*Your instructions*
In the discussion of gene regulatory networks, what is entrenchment described as basically being a form of?

(Text section begins)

One wonders: will Dr. Meyer now reconsider his views?
A final thought
All I had to do was Google “evolution of Developmental Gene Regulatory Networks” and “developmental gene regulatory network in sea urchins” to uncover the articles I’ve cited. The reason why I did that was because I wanted to know what the latest scientific research indicated. So my question for today is: why has everyone over at the Discovery Institute heard of Professor Eric Davidson, while nobody appears to have heard of Dr. Phillip Davidson? Aren’t they even curious? You decide.
I’m not a biologist.
I did read (or at least skim through) that Luskin post. I was not impressed.
Yes, I’m sure it’s right that if you make a significant change in regulatory networks, it is likely to have a bad effect. But what about a small subtle change? Natural selection seems to do very well with the small changes and with finding ones that work well.
Good post Vincent.
Another factor to consider is that various forms of what biologists call entrenchment, has been observed to evolve in experiments. It has also been shown to have evolved using ancestral sequence reconstruction.
It’s basically a form of constructive neutral evolution. A novel interaction emerges between the proteins A and B (for example), which is initially entirely neutral. Then in protein A a function is lost, but the neutral interaction with B having previously evolved turns out to compensate for the loss of function in A. The initially entirely dispensable interaction (which could be considered a plastic trait) is now suddenly necessary and can no longer be lost. It has become entrenched.

(Text section ends)
(Provided records begins)

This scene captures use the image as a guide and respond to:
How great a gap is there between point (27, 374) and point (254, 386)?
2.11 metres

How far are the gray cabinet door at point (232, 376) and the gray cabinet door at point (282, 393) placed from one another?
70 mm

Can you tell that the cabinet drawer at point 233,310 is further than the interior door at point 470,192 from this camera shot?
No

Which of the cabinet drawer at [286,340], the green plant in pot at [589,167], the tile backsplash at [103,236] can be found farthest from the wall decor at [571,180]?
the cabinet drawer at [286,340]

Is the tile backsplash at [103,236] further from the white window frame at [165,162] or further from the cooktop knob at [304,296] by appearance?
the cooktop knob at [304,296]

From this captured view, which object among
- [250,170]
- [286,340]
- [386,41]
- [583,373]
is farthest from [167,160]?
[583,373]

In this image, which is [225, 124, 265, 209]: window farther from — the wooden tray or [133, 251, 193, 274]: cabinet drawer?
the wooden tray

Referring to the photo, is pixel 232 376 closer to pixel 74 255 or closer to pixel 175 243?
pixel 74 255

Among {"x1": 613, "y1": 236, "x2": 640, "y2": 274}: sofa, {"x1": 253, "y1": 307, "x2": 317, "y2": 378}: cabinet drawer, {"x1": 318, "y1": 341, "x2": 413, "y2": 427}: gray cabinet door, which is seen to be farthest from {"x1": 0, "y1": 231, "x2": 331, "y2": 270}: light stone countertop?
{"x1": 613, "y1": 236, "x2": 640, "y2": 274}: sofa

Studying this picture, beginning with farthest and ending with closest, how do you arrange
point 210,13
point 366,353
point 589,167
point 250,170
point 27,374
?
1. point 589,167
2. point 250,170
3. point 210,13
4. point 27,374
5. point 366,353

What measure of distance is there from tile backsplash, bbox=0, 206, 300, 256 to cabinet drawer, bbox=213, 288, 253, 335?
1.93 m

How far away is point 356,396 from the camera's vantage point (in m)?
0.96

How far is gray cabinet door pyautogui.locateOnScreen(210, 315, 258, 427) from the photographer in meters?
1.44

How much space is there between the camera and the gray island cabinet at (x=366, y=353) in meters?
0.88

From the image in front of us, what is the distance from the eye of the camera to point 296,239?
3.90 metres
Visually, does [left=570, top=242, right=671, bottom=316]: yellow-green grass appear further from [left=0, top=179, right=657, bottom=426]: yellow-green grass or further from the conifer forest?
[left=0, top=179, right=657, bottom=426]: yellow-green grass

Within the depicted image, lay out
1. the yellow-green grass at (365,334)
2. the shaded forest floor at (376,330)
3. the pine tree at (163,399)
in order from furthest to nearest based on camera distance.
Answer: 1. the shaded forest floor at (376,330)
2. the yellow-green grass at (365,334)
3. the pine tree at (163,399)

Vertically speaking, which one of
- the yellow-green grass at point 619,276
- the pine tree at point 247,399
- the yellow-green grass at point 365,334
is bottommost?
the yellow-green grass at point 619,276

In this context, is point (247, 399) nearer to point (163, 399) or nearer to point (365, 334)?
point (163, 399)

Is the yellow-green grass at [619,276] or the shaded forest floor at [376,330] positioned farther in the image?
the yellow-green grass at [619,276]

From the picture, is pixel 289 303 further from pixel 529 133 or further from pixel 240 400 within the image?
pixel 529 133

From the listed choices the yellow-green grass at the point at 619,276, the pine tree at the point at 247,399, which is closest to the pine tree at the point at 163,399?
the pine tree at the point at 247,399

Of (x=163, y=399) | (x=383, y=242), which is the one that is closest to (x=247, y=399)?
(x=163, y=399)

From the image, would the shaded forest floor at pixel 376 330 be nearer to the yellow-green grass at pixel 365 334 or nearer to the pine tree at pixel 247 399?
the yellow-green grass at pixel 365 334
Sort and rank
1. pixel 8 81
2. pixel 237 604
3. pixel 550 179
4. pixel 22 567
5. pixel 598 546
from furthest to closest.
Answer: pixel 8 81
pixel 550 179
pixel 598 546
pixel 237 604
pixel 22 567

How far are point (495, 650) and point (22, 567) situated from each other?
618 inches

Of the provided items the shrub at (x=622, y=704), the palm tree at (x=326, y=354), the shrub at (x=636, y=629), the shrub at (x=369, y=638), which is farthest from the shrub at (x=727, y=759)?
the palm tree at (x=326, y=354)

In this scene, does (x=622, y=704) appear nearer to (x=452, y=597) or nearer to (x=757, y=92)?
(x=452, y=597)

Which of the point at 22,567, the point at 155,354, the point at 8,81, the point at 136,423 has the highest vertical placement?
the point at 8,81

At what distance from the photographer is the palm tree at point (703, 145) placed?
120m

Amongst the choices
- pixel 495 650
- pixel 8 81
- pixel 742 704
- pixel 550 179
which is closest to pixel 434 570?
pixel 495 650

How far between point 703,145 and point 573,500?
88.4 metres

(Provided records ends)

*Exercise answer*
Constructive neutral evolution.